BEGIN DOCUMENT EXTRACT

Pandit Nehru not only created history but also studied it in the analytical-comprehensive mode. His intellectualism had much to owe to his study of history. He viewed history as a tool to understand the secrets of human civilisation and its growth. He developed this tool as a basic platform which could yield answers to many of the unanswered questions of human existence. He studied history in a wider context. “He believed in the study of history as an effective means of revealing why we became the way we are’’1 and used history “as justification for human perfectibility and the more positive side of the modernisation process”.2

In due course of time his historical mindset developed a distinct theory of history. Nehru viewed history as a never-ending series of human actions, in which the seeds of future are embedded. He defined history not as a dead, fossilised, standstill phenomenon. It possessed the capacity to help us discover everything which was hidden and to predict its future course of action. For “Nehru, history was a living process, a continuum linked to the present, and influencing the future, partly determining it.”3 It is this livingness that has always allowed interaction of different forms of social forces in different ages to produce certain events in the historical development of civilisation.

History plays a major role in moulding our thoughts and action. History of every age has a certain positivity if it is studied in a compre-hensive way. Pandit Nehru studied history not only in terms of battles, wars, victories and defeats. He took another route as well where social, philosophical, economic and cultural aspects of different times were given equal prominence. His attitude was that the knowledge of history should be used to propose certain actions and theoretical postulates.

This intellectual orientation led him to concentrate on the great forces of all times and their application in the modern age. The policies of nonalignment and mixed economy owe their birth to Buddha’s theory of the middle path. It is true to state that “another longstanding influence on Nehru was the Buddhist thought because it encouraged the development of rationality away from the self-interest and towards the cultivation of moral life”.4 This influence continued throughout his life. His policy of tolerance and thoughts about disarmament in global politics are indebted to Buddha’s teachings.

NEHRU’S comprehensive view led him to integrate Indian history with world history. “Nehru often attempted to view the Indian past in the context of the world at large.”5 “For Nehru, adopting the idea of universal progress in the very interest of the Indian agency and directing the idea of history against a hierarchical world order, the connection to history was not a question of periphery and centre. History was a universal phenomenon including East and West alike and distinguishing only progressive and retarding factors in all societies.’’6

He never looked upon it as a segregated, exclusive unfolding of events. His assessment of Indian history this way led to the comparative study of history.

END DOCUMENT EXTRACT
BEGIN MATERIAL PROVIDED

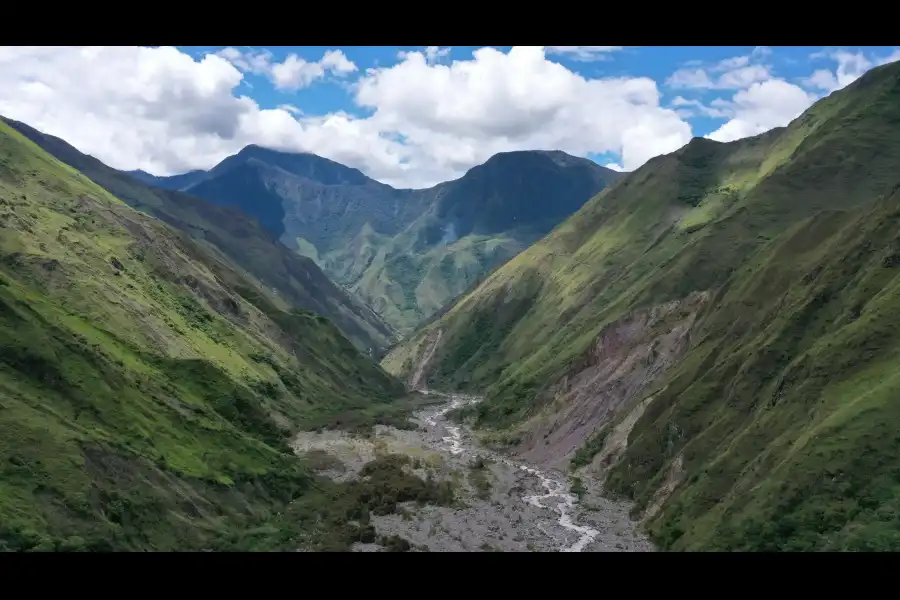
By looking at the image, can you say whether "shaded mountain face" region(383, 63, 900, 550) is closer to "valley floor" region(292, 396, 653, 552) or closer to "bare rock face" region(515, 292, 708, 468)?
"bare rock face" region(515, 292, 708, 468)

END MATERIAL PROVIDED

:: PROBLEM 1 ::
In the text on Nehru's view of history, which teaching gave birth to the policies of nonalignment and mixed economy?
:: PROBLEM 2 ::
Continue the passage on Nehru's approach to history, starting after its final sentence.

:: EXERCISE RESPONSE 1 ::
Buddha's theory of the middle path.

:: EXERCISE RESPONSE 2 ::
Nehru’s thoughts about historical under-standing and its theoretical postulates can be deduced from some of his well-known books. These include Discovery of India, Glimpses of World History and An Autobiography. One explicit generalisation which emerges from their reading is that Nehru did not study history only in the fashion of facts. He in fact interpreted the events in the background of the Indian ethos and universal values. Historiography has always been an admirable field of study. Nehru was a true history writer in the sense that he always analysed the events and provided satisfactory explanations. He has accepted that in his early years, he “wrote cyrenaicism and the like and of various ideas that influenced me then. But it would be wrong to imagine that I thought clearly on these subjects then or even that I thought it necessary to try to be clear and definite about them.”7 But this immaturity about history writing took a definite shape and proved a source of relaxation. When he went to prison in later years, he took up history as an important source of satisfaction by interpreting the historical events. “Sometimes I would be weary of too much reading, and then I would take to writing. My historical series of letters to my daughter kept me occupied right through my two-year term, and they helped me very greatly to keep mentally fit.’’8 His reliance on history was highly interpretative than mere mentioning of facts in a constituent structure.

In this respect he opens the school of Indian historiography; “this obviously was a departure from the German school of historiography which was still fashionable in those days. The business of history, it was believed, was not to interpret or establish linkages but to put facts which would speak for themselves. That was not the way Nehru saw the history.”9

Historiography and analysis of history usually require a particular ideological approach. In many cases in India, Marxism has greatly influenced a wide section of intellectuals. Historians are no exception. Marxism attracted Pandit Nehru too. “The theory and philosophy of Marxism lightened up many a dark corner of my mind. History came to have a new meaning for me. The Marxist interpretation threw a flood of light on it, and it became an unfolding drama with some order and purpose, howsoever unconscious, behind it, and the great world crisis and slump seemed to justify the Marxist analysis.”10

The foregoing acceptance suggests that he took up the Marxist model to interpret history. In fact he found other factors also important in understanding history. In his opinion, “man does not live by politics alone, not indeed, wholly by economics”.11. And the other elements of human existence as the “lesson of tolerance and peaceful coexistence and cooperation which India has believed through the ages (are also important). In the old ages we talked of religion and philosophy; now we talk more of the economic and social system.”12

His approach therefore was more compre-hensive than the Marxist analysis of history. He took notice of other factors including social, religious, cultural and human quest for domi-nation and peace in the analysis of history.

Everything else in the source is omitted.